This talent acquisition and labor relations case concerns several African American employees who worked at a power-generating facility. The company had a long history of having a “segregated” workplace where most African American employees worked in the labor department and most Caucasian employees worked in the four other operating departments at the company. The company changed its policy to require that for employees in the labor department to be eligible to transfer out of their jobs into higher paying jobs in other departments, they must take a standardized intelligence test and obtain a certain grade on the test. The intelligence test disproportionally disqualified African American employees at a substantially higher rate than Caucasian employees. The company never made any finding that the intelligence test measured an employee’s ability to do their job. Many Caucasian employees who did not pass the intelligence test had been shown to perform their jobs at the company satisfactorily. The African American employees brought a class action suit against the company alleging that the requirement of having to take the test to be eligible for a transfer within the company was a violation of Title VII of the Civil Rights Act.

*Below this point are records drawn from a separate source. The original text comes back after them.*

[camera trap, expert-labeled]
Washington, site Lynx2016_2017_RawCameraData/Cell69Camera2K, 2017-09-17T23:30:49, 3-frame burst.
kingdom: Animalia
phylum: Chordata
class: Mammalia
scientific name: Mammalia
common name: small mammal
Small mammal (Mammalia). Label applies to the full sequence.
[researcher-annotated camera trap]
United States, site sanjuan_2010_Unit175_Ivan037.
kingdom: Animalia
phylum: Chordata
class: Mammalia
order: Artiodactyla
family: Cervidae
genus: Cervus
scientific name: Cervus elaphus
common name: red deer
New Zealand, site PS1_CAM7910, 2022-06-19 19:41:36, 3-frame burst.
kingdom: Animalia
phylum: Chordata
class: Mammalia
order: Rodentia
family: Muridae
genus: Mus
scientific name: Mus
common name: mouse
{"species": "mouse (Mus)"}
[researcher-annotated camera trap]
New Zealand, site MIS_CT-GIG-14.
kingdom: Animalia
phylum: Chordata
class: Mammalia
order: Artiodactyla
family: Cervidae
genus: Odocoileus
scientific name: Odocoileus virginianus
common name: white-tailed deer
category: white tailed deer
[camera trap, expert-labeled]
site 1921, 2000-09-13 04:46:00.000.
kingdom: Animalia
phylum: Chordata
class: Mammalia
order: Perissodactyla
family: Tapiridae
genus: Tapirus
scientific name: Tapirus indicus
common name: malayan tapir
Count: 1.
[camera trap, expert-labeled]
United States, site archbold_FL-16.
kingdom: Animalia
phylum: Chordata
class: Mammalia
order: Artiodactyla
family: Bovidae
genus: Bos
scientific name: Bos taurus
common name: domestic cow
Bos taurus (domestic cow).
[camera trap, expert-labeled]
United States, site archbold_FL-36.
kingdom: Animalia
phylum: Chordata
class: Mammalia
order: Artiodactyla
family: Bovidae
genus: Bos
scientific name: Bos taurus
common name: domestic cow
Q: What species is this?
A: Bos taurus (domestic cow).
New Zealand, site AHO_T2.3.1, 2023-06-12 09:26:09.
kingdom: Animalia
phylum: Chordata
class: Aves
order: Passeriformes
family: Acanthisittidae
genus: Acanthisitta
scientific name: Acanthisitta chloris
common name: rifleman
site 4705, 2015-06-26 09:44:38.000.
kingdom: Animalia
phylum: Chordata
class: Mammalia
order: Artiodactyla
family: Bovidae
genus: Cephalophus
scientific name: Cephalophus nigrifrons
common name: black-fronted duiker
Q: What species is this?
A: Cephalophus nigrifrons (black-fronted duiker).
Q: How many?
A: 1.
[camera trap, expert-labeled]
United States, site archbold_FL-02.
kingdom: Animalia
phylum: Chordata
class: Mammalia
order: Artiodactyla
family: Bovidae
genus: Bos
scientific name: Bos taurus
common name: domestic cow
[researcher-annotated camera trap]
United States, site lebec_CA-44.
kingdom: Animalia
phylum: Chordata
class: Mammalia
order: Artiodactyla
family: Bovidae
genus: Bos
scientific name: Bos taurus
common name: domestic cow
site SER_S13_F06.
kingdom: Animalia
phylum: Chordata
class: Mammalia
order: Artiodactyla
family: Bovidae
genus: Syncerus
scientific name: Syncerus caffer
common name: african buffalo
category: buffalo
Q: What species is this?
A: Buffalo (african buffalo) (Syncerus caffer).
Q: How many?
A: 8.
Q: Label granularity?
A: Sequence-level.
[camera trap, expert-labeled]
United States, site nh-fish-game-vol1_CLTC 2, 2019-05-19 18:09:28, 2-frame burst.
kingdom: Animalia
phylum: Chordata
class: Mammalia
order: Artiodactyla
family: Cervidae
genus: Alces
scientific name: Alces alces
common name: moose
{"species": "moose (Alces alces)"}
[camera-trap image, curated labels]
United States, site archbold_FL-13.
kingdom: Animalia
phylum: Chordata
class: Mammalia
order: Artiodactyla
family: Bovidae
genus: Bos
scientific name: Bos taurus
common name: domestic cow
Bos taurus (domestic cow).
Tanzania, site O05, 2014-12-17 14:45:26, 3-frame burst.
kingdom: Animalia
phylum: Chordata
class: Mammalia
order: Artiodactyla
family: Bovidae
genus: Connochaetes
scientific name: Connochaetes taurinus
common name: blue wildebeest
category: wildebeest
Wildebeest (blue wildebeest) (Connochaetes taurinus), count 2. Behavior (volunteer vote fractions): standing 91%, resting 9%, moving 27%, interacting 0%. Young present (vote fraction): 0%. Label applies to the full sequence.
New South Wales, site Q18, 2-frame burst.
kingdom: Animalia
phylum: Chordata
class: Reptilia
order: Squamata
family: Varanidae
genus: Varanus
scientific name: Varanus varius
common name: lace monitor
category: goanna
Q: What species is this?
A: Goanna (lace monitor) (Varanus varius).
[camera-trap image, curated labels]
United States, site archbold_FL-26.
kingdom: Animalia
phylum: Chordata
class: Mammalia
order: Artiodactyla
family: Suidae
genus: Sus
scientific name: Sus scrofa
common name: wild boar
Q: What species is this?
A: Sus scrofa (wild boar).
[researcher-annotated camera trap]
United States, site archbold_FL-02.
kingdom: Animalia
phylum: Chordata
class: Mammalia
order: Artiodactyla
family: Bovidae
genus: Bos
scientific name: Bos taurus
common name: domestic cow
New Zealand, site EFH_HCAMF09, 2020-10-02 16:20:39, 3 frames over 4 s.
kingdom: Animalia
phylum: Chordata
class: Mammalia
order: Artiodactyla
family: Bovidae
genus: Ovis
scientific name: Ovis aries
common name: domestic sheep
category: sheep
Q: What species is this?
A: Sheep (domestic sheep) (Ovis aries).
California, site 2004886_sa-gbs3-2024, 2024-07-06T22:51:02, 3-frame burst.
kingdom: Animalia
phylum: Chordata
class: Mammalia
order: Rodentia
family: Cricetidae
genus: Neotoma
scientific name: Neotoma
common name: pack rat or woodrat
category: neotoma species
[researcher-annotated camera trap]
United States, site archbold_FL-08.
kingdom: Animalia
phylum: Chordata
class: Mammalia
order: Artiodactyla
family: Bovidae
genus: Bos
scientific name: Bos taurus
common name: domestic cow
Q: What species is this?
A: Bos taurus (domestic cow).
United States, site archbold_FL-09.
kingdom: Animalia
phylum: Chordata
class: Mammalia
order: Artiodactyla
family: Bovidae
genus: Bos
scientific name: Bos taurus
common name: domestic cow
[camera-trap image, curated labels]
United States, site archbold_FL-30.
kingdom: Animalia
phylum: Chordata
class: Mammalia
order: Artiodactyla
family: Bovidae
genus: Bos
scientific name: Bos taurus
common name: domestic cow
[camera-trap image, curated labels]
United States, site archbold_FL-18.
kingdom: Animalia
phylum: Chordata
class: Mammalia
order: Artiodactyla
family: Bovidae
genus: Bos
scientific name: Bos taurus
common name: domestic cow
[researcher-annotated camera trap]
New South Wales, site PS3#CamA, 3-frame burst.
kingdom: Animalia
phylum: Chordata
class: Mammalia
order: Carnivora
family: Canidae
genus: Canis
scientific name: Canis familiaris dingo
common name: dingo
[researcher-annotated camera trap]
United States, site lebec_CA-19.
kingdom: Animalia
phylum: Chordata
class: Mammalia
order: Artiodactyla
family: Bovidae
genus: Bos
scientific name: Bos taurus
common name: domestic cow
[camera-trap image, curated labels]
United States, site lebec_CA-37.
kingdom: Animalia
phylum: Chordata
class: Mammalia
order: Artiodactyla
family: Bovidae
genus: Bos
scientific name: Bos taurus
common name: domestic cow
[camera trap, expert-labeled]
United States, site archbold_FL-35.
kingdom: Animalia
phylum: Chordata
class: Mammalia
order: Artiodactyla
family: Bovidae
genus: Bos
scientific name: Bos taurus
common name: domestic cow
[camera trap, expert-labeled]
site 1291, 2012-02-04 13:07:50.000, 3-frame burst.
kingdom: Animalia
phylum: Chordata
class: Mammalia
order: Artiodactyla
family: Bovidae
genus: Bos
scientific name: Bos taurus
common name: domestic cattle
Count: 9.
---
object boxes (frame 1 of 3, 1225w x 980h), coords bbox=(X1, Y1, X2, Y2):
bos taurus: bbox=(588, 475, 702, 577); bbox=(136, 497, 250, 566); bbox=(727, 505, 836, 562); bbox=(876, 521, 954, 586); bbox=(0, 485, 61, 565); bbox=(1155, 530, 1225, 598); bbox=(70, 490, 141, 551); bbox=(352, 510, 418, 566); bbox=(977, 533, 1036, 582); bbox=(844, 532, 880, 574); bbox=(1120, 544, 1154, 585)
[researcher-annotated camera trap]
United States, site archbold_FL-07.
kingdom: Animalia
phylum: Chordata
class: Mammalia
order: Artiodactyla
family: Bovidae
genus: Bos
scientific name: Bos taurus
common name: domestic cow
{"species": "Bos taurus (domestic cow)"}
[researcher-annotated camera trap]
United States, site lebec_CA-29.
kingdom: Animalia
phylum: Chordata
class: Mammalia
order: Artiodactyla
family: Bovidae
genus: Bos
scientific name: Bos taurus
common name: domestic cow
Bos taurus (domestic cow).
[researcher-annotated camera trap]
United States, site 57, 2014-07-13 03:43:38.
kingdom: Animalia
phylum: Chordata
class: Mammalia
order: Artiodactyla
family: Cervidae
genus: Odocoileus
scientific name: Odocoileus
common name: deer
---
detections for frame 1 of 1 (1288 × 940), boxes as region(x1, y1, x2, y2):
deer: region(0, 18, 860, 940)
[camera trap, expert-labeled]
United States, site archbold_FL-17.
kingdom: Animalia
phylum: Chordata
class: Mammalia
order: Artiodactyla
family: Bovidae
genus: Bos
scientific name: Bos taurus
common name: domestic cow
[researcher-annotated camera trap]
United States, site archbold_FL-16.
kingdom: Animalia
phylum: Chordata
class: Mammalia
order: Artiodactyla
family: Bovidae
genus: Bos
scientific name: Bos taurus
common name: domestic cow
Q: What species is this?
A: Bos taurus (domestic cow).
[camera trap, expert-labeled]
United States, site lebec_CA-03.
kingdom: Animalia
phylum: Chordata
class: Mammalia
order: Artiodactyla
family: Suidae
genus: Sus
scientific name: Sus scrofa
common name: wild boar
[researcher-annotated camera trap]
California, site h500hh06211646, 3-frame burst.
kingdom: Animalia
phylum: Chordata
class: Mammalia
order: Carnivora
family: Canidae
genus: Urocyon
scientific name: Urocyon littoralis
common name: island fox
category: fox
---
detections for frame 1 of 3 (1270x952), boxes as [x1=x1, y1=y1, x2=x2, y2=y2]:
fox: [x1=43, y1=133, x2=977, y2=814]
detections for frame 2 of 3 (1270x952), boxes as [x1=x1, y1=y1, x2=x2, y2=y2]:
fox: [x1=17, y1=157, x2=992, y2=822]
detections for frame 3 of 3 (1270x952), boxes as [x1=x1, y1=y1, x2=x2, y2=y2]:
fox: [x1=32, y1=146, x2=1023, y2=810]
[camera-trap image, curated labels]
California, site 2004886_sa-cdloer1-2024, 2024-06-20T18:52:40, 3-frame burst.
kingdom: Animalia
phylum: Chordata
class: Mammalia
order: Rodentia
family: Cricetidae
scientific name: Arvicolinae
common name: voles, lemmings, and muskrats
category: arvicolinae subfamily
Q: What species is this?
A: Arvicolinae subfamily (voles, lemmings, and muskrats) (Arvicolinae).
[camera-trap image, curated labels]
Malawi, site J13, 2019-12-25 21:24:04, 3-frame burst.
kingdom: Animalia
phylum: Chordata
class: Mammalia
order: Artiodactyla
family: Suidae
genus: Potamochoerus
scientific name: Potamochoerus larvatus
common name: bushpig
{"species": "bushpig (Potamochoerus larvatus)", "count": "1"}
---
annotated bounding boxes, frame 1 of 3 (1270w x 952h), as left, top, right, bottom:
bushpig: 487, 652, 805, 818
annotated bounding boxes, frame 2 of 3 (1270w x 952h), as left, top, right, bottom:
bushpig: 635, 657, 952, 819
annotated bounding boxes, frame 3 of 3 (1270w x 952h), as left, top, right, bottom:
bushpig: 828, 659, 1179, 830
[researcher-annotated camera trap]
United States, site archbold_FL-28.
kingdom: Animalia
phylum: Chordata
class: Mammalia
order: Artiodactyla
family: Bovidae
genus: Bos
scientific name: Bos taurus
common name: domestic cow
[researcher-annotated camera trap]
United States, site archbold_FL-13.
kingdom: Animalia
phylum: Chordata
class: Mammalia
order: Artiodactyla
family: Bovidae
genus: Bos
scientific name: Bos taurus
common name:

Question(s) For Expert Witness
- Can a company rely on a standardized intelligence test in its employee transfer process if the test disproportionally affects African American employees more than Caucasian employees?
Expert Witness Response
Congress originally enacted Title VII of the Civil Rights Act to protect African Americans from racially biased employment practices. This law prohibits employment practices that have a disparate impact on African Americans. To survive a challenge under Title VII, an employment practice must be shown by a company to have a demonstrative predictive effect on job performance if the practice excludes more African American employees than Caucasian employees. This means that the employment practice in question must measure the person for the job and not measure the person in the abstract. An employment practice, such as an intelligence test, that excludes African American employees or other racial minorities is generally prohibited unless the employer can show that it fulfills a genuine business need and is a valid measure of an employee’s ability to perform the job. In this case, the employees can probably bring a suit against the company for racial discrimination because the test created an unnecessary barrier to the transfer of African American employees within the company and had a disproportionally adverse impact on African American employees. Since the test could not be shown by the company to relate to job performance in this case, the company policy of requiring the test for employee transfers is probably a discriminatory practice under Title VII.